### INPUT DATA:
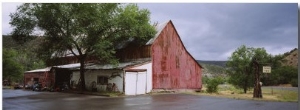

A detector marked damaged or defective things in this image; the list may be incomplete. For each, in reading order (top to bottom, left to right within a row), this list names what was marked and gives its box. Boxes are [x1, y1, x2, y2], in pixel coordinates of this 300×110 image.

rusty metal siding [151, 21, 203, 89]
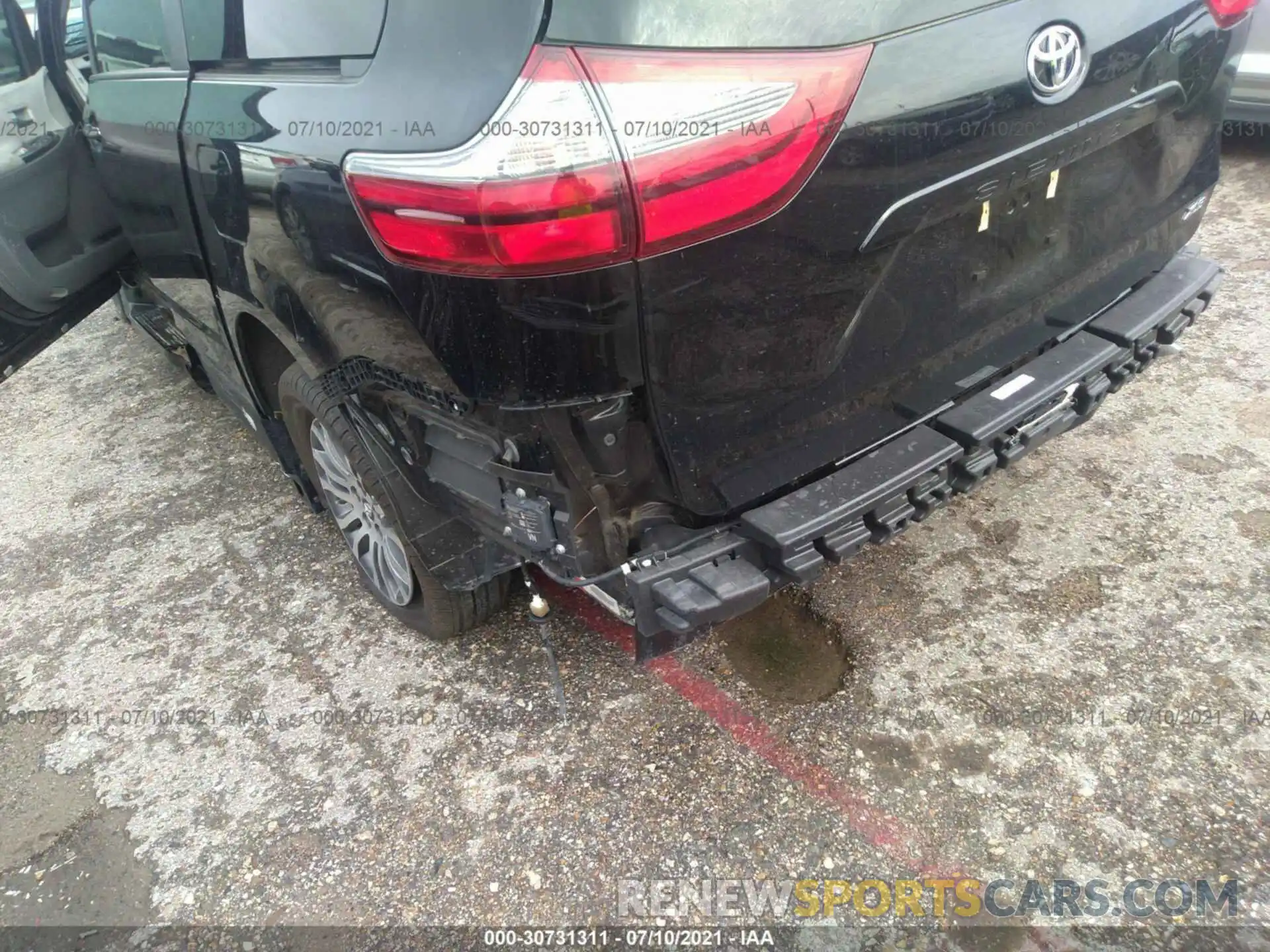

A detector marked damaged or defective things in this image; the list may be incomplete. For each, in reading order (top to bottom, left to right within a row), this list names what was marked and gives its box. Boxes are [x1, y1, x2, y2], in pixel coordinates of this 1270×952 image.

damaged rear bumper [611, 249, 1228, 658]
detached bumper cover [619, 249, 1228, 658]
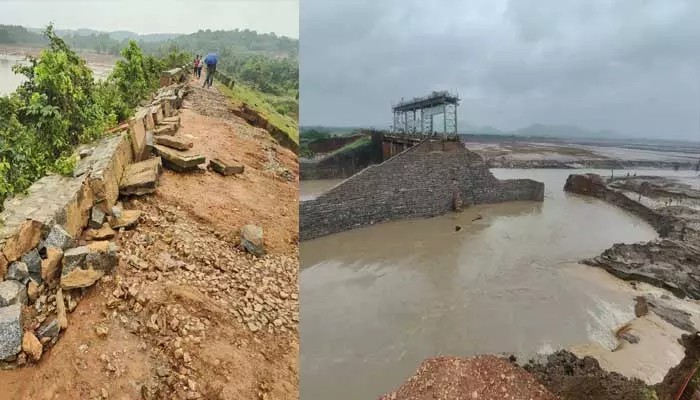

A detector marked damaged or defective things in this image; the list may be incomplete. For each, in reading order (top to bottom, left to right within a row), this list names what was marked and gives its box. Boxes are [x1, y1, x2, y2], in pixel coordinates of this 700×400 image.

damaged earthen embankment [0, 65, 191, 366]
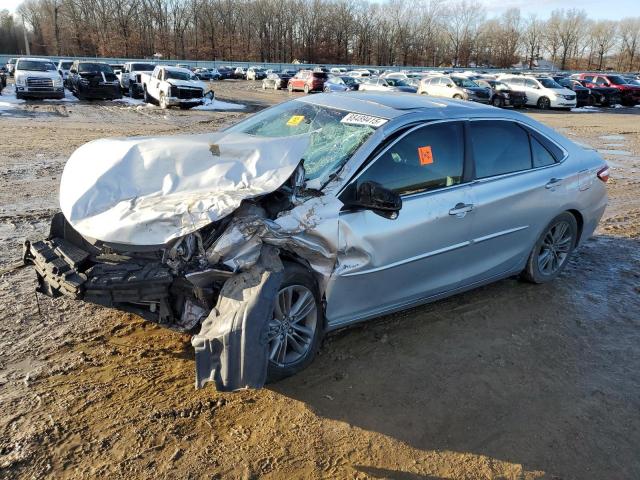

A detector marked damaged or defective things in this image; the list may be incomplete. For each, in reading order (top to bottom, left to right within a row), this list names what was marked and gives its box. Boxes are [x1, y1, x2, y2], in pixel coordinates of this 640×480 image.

deployed airbag [60, 131, 310, 244]
crushed hood [60, 130, 310, 246]
shattered windshield [228, 102, 382, 183]
severely damaged car [22, 93, 608, 390]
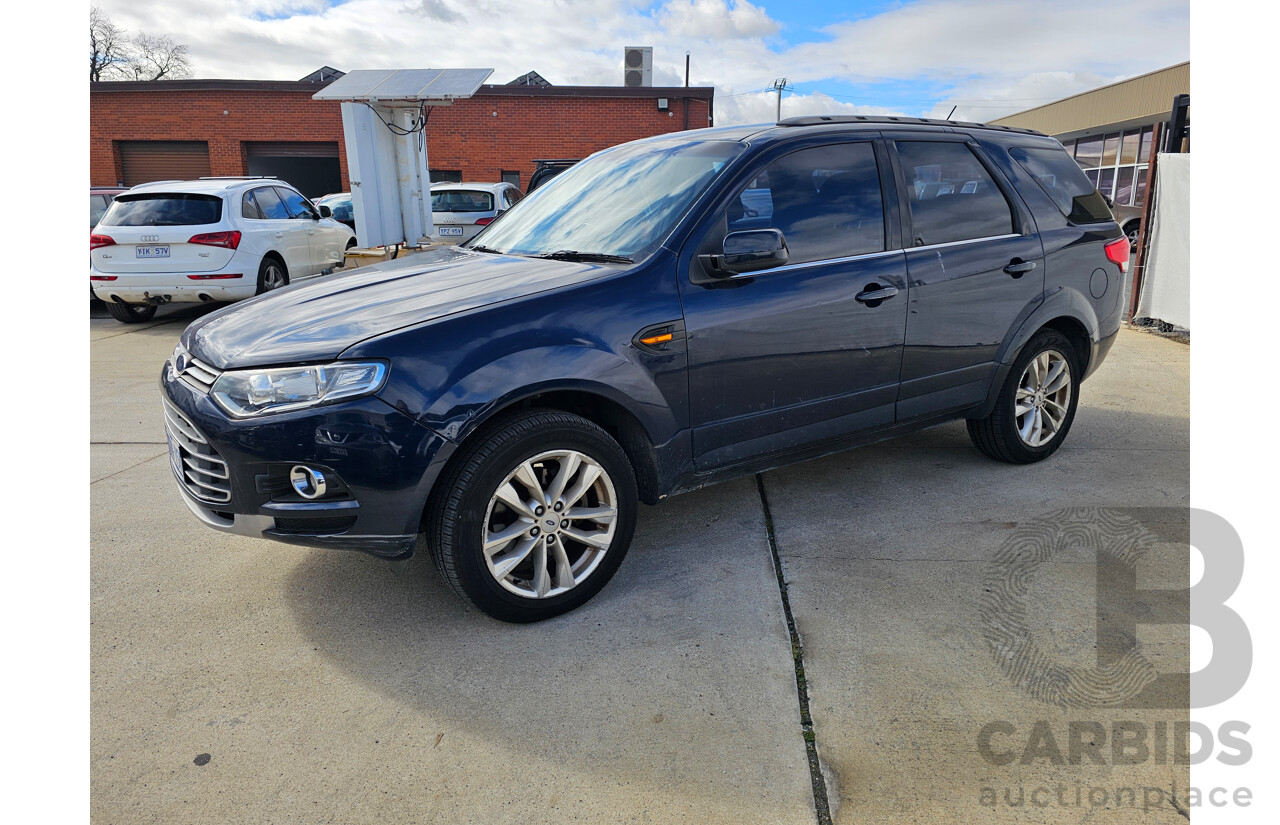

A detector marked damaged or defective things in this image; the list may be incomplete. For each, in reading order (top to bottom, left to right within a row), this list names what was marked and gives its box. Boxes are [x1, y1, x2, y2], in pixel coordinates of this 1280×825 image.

crack in concrete [752, 473, 834, 823]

### YOUR GOAL:
No pictures should appear in the copy; write out exactly the lines from the one containing "this 640×480 image." through the end of the material.

### RESULT BELOW:
A detector marked damaged or defective things in this image; the list may be incomplete. For each, in reading order (top to bottom, left to right within a row), this list names what was marked and gives its box. Boxes are [x1, y1, x2, y2], in pixel coordinates of this 640×480 image.

deployed airbag [60, 131, 310, 244]
crushed hood [60, 130, 310, 246]
shattered windshield [228, 102, 382, 183]
severely damaged car [22, 93, 608, 390]

A detector marked damaged or defective things in this image; the list may be incomplete. For each, in reading order (top to bottom, left to right within a row), this list names what was marked and gives its box. Boxes are [x1, y1, x2, y2], in pixel coordinates of this 1280×825 image.

crack in concrete [752, 473, 834, 823]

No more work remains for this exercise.